Nedra Evenson was making dinner for her family at her home at Mile 3 of the Kenai Spur Highway. Her husband Jim Evenson and their son, Thor, were also home.
Evenson had filled the sink with soapy water to clean up grease splatters from the french fries she was making.
BK Kivi, an eighth grader, was at her Nikiski home with her eight siblings. Her parents were still at work.
Joanna Hollier, who worked for Pacific Northern Airlines was at the Kenai Municipal Airport. Her husband, who was president of the parent-teacher association, was setting up for a school carnival. Their three kids were at their Beaver Loop Road home.
Also on Beaver Loop Road, Mavis Cone had invited another family over for dinner. The two families were looking at her new John F. Kennedy 50-cent piece before enjoying their meal.
In East Anchorage, Kit Hill, a high school senior, was at home making dinner with her sisters after spending some time downtown. Her dad wasn’t home yet and her mother was flying back to Anchorage from the Lower 48.
At 5:36 p.m. Alaska Standard Time, March 27, 1964, the ground began to move.
“We had so many of those little mini shakes all the time and you just sort of get used to them,” Hill said. “But then when the ground sort of turned elliptical and it kept going and going and going, we said, ‘This is not an ordinary earthquake.’”
Hill said she could hear her dad’s voice in her head and she immediately turned off the breaker box.
At the Cone’s the families sat down on the floor and watched two trees standing side-by-side moved in opposite directions.
As Hollier and the other airport employees watched the trees flip back and forth, the main thing on her mind was getting home to make sure her kids were OK.
Kivi remembers the ground rolling and rolling and rolling.
“And then there was this huge, loud boom,” she said. “And at that time on all the milk cartons and everything they were warning you about fallout. And I thought we were being bombed. It scared me to death.”
At the Evenson’s the two cars in the driveway bounced in unison. The highway moved like a wave, Nedra Evenson said, and the trees bent down to the ground and back up into the air and to the ground again.
The couple went outside when they were able to get the door un-jammed. Thor remained in the house trying to keep his books from falling.
“It really shook,” Jim Evenson said. “When we came out of our house, we couldn’t stand up.”

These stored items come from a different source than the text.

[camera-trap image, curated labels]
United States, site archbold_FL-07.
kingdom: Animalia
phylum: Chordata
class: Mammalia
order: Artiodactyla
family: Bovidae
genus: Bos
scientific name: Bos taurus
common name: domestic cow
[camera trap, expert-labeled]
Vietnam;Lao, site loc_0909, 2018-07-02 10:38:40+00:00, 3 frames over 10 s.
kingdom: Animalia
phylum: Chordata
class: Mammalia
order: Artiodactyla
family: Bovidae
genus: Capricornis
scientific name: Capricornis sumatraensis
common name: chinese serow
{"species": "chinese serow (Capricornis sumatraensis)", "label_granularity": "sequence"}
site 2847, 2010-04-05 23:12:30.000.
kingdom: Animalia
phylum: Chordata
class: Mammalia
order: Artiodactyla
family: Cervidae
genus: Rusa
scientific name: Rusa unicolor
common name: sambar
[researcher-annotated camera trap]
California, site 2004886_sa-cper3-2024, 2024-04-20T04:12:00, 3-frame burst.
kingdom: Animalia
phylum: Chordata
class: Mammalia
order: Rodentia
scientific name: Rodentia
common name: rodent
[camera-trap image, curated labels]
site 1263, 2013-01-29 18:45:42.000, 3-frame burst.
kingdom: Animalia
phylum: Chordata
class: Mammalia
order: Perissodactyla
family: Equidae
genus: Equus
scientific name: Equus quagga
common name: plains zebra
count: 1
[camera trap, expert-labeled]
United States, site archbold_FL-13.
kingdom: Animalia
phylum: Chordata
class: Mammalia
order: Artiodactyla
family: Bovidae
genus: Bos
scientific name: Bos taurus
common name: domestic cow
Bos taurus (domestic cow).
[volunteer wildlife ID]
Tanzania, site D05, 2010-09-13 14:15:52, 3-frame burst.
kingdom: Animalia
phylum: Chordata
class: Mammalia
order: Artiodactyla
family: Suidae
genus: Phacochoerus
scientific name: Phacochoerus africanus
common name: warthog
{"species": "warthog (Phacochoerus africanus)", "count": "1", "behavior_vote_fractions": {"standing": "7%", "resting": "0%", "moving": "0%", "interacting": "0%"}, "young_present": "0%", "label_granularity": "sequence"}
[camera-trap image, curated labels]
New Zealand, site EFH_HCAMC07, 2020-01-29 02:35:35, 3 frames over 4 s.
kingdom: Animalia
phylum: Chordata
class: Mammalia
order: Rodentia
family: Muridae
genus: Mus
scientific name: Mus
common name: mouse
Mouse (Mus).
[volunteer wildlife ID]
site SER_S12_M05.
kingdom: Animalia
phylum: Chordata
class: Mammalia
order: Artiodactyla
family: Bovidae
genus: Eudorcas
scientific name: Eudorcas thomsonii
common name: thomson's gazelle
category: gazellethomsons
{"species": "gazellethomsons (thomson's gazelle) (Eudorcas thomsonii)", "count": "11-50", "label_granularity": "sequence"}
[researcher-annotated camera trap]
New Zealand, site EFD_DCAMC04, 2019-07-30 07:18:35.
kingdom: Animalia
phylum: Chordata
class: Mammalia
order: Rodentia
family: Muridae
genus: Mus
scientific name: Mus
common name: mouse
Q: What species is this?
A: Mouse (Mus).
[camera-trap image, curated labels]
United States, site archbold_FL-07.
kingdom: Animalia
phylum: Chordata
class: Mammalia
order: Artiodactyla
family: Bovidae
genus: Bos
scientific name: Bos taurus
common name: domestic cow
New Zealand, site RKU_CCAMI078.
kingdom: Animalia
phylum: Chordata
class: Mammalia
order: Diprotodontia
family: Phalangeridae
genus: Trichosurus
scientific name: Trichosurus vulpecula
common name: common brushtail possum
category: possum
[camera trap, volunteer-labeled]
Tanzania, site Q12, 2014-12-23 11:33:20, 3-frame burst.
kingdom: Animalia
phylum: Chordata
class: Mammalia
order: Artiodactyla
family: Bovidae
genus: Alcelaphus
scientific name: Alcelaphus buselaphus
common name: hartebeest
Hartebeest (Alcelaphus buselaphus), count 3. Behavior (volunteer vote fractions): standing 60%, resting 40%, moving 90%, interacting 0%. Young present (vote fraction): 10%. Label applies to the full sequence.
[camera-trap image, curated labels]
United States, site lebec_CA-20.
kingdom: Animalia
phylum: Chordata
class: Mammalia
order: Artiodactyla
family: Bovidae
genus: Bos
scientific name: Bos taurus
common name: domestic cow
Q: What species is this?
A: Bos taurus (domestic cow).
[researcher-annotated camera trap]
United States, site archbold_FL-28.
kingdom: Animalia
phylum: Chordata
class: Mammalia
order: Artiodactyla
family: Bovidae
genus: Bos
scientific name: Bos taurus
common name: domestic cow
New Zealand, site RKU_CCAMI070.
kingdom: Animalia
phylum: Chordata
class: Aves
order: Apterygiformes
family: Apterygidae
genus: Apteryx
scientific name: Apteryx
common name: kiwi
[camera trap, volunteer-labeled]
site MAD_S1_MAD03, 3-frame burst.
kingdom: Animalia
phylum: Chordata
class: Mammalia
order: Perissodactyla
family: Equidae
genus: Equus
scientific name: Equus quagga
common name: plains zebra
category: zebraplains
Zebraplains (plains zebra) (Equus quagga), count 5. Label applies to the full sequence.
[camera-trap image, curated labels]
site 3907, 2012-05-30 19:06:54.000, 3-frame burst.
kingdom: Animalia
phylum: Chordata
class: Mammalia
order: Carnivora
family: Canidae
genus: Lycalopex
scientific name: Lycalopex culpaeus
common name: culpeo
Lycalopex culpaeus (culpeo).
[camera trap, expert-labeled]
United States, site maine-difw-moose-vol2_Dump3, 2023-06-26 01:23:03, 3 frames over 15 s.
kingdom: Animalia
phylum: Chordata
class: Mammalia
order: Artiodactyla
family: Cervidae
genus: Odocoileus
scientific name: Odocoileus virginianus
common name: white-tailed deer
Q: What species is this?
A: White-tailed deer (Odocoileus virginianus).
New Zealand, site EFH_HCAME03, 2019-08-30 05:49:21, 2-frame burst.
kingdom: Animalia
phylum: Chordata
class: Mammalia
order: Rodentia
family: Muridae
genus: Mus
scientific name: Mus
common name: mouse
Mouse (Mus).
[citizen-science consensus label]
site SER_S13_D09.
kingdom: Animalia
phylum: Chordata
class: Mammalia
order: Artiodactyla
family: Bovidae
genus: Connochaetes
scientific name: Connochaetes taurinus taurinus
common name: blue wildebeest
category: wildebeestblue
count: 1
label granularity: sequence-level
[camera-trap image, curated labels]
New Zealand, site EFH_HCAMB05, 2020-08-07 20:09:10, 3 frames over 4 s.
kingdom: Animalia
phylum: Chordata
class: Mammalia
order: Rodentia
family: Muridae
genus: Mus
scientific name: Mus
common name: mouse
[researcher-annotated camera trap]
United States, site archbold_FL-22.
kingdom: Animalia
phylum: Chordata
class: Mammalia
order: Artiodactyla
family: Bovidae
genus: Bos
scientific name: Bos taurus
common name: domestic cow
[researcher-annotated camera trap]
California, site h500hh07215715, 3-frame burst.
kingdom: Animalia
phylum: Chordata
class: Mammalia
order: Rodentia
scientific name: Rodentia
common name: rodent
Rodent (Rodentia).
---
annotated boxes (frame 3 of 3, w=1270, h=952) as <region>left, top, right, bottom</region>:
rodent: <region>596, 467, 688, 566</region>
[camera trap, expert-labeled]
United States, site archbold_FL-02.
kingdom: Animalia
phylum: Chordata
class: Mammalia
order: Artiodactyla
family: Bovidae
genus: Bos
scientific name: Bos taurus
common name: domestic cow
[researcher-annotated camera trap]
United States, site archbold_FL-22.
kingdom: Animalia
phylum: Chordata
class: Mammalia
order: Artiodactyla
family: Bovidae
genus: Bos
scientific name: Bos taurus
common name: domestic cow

The house rotated like a big box, Nedra Evenson recalled, and the couple watched the chandelier hanging over the kitchen table swing and get closer and closer to the window, but it never got close enough to break the window.
The ground split open within inches of the Evenson’s home.
“It lasted so long,” she said, “so that you could say, ‘Look at that!’ And you had time to look at that.”
By 5:40 p.m. AST, it was over. It had lasted four minutes.
The 9.2 magnitude earthquake with an epicenter at the north edge of Prince William Sound rocked the state and caused $300-400 million in damage in Alaska in 1964 dollars.
The water that had filled the Evenson’s kitchen sink was all over the floor.
“We didn’t get dinner that night,” Nedra Evenson said.
Kivi flew to Anchorage a few days later for a spelling bee and saw the buildings downtown that had sunk into the ground.
Hollier arrived at home after the quake to find her kids had made sure to grab the birdcage and fish bowl and had tried to keep the china dishes from falling and breaking. The school carnival didn’t happen that night.
The Cone’s home was attached to a laundromat. In the dry cleaning room a glass bottle of chemical had fallen from the top shelf and the bottom shelf caught it so it didn’t hit the concrete floor and break. The floor in the Laundromat cracked about fourth of an inch wide and 110 feet long down the center, Cone said.
Hill’s mother’s plane landed in Vancouver, British Columbia, and had to turn around because the earthquake and taken down the air-traffic control tower at the international airport in Anchorage.
The Hills were without power for days and stayed at a friend’s home because they had a generator. Everybody slept in the same room.
“You’re really afraid to be separated,” she said.
Every little shake after the Great Alaska Earthquake had her wondering if it would be another big one.
With the Kenai area being mostly made up of sandy soil, Jim Evenson said the ground just shook, unlike Anchorage. The tsunami that followed the quake came into Cook Inlet at low tide, Nedra Evenson said, so it didn’t do as much damage as it would have at a high tide.
The peninsula was cut off from the rest of the state, except for air travel, due to busted roads and bridges.
The Evensons, who, like many, were without power for days, didn’t know what exactly had happened until they picked up a Canadian station on a battery-powered radio. In the days and weeks that followed, they learned not only about buildings sinking in downtown Anchorage, but also Seldovia losing its boardwalk — the town’s main street — and the tsunami dropping boats uptown in Seward.
“We were lucky here in Kenai,” Nedra Evenson said.